In general, toggles can be divided into “feature toggles” and “business toggles”. Feature toggles only live until a feature’s development is complete, while business toggles exist for an indeterminate period and usually hide functionalities that need to be requested and paid for by customers.
By using toggles instead of branches, the so-called “merge hell” – in other words, a situation where integrating upgrades takes longer than implementing those upgrades – can be avoided. Because merging branches is unnecessary, this eliminates any problems arising from functional code or test code being overwritten, or from merge conflicts being misinterpreted by colleagues.
Even though this theoretically makes branches superfluous, self-containing features with self-reliant toggles can also be developed in separate branches. Those will then later get merged into the master branch and tested with all other toggle combinations.
This way the system’s correct function isn’t hindered by incomplete features that may have been added to the master branch for testing, since these features can be deactivated any time.
Using feature toggles, every developer, tester or product owner can configure their environment by purposefully activating and deactivating features. A tester can then unlock a feature in the live system and test it with live data without customers noticing anything. And product owners can use the quality assurance stage or any other environment to assemble the features that will be included in the next product release.

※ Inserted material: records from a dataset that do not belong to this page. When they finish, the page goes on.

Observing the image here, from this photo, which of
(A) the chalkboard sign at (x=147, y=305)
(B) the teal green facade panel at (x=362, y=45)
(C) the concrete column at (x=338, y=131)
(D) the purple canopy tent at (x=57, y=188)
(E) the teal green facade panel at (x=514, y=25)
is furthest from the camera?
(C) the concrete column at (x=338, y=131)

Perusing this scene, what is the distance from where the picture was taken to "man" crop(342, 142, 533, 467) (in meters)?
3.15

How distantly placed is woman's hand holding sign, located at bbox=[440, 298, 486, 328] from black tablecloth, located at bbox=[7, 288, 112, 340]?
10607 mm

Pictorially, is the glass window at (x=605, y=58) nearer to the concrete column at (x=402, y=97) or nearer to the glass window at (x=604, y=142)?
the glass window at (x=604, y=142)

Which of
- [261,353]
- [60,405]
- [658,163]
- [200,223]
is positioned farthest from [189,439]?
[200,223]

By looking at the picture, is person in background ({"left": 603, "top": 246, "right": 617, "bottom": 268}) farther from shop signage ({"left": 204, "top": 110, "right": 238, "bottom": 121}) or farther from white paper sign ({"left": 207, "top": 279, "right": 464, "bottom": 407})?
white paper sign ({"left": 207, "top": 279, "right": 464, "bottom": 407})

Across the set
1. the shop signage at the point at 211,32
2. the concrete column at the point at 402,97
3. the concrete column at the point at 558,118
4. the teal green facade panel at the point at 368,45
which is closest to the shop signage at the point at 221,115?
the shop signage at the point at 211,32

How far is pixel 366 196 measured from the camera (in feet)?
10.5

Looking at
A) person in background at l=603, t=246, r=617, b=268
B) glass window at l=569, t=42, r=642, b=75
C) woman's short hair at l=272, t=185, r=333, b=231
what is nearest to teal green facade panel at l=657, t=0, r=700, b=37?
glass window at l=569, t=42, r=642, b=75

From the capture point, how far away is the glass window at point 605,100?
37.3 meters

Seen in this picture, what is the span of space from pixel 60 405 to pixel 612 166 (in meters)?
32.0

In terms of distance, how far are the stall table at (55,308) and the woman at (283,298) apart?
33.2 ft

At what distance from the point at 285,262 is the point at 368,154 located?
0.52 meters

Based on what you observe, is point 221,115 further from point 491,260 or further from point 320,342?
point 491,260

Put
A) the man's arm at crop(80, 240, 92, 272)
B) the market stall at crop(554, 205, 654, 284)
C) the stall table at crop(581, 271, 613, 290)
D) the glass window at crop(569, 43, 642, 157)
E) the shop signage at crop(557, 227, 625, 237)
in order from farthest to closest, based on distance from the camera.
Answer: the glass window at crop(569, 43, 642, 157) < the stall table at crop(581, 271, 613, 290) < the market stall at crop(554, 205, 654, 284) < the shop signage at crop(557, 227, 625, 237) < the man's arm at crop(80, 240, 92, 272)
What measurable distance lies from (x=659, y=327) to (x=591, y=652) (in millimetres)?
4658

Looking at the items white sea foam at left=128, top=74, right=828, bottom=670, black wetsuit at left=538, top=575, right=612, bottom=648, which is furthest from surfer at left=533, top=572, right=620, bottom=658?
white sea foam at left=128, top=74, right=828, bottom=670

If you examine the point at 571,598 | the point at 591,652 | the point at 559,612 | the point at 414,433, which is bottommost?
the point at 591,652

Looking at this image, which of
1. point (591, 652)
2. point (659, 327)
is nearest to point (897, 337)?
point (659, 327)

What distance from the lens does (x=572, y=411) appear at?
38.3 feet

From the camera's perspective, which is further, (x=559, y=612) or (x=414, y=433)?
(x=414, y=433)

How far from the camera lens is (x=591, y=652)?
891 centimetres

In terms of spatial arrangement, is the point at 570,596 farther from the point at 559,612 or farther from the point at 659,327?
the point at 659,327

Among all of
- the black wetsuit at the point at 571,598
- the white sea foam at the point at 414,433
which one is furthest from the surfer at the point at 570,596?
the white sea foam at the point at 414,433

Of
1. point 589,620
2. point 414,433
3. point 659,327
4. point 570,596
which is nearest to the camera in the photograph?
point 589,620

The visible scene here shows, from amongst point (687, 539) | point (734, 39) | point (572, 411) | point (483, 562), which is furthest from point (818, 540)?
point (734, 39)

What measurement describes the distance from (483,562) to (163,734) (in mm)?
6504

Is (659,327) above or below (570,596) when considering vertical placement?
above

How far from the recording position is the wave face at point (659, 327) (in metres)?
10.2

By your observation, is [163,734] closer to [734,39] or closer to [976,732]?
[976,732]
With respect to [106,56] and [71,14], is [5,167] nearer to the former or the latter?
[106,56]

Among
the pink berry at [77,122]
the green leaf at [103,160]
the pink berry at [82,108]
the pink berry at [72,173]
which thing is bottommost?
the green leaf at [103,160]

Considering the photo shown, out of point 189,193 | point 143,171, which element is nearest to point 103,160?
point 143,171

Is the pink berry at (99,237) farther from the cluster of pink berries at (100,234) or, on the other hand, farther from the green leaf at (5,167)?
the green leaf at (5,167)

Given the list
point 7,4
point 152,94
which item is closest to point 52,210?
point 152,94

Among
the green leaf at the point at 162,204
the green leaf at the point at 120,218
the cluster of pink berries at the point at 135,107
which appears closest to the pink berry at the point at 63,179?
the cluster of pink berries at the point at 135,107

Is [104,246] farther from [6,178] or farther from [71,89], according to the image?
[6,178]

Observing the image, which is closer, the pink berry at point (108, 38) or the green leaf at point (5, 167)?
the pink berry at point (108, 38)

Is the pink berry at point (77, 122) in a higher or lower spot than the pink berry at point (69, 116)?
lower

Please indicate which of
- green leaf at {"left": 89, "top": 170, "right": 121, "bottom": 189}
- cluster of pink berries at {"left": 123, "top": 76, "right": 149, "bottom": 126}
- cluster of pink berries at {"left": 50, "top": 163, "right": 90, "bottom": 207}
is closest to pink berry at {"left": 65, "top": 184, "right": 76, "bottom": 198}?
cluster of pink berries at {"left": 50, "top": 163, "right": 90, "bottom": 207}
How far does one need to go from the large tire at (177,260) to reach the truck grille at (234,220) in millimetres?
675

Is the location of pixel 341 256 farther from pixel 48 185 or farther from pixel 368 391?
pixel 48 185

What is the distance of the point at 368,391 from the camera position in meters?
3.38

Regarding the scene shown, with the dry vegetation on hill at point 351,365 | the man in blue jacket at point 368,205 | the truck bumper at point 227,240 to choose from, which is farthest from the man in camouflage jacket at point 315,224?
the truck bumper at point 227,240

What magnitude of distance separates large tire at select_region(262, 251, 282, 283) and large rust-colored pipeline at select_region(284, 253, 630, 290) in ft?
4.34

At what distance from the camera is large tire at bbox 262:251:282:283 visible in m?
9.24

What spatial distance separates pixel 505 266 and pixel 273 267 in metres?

However, just like branches, feature toggles should be removed as soon as a feature’s development is complete. Toggles result in technical debt for developers, and double the testing effort needed to ensure correct functionality (as long as testers check all possible toggle states).
Example “Business Toggle”
Predictions, as described in an earlier blog entry, can be activated for Analytics by using their business toggle. Here a boolean flag decides whether the corresponding dimensions and metrics are enabled for specific accounts.
This fairly old business toggle affects several components. It is managed by a central application and stored in a specific account database. As a result, features using predictions have to connect to that account database and retrieve the value of a specific key.
Example “Feature Toggle”
Feature toggles have been particularly helpful for testing relatively new Webtrekk features, such as Predefined Dashboards, and for validating report elements.
For performance reasons, database storage was skipped, giving the corresponding services full sovereignty over their feature toggles.
Even though toggles can be used and implemented without using any libraries, these feature toggles are currently using the external Java library Togglz.
This library was chosen due to its Java MyBatis DB integration, easy code usage and ability to manage all toggles via a web interface for different stages.
In the example above, as visible by the traffic light status indicator, the toggle for Predefined Dashboards is active and the toggle for validating elements has been deactivated.
Access to the web interface is restricted to internal connections and can be configured and removed as required via the source code’s TogglzFactory.
Reasonable and high-performing persistence of feature toggles will be a necessary step towards a successful future.
Webtrekk is currently considering a dedicated central management for feature toggles used by different services, similar to the existing one for business toggles.
As in many other companies, the very usage of toggles is still contested and is managed differently by Webtrekk’s teams. The common conflict “feature branches vs. feature toggles” – which will ring a bell to more than a few programmers – is still continuing at Webtrekk.
As is often the case, the golden mean between branches and toggles may prove successful. Or the future might bring a new possibility, leading to both branches and toggles vanishing.
For now, Webtrekk will continue to use and improve feature toggles on the path towards continuous deployment.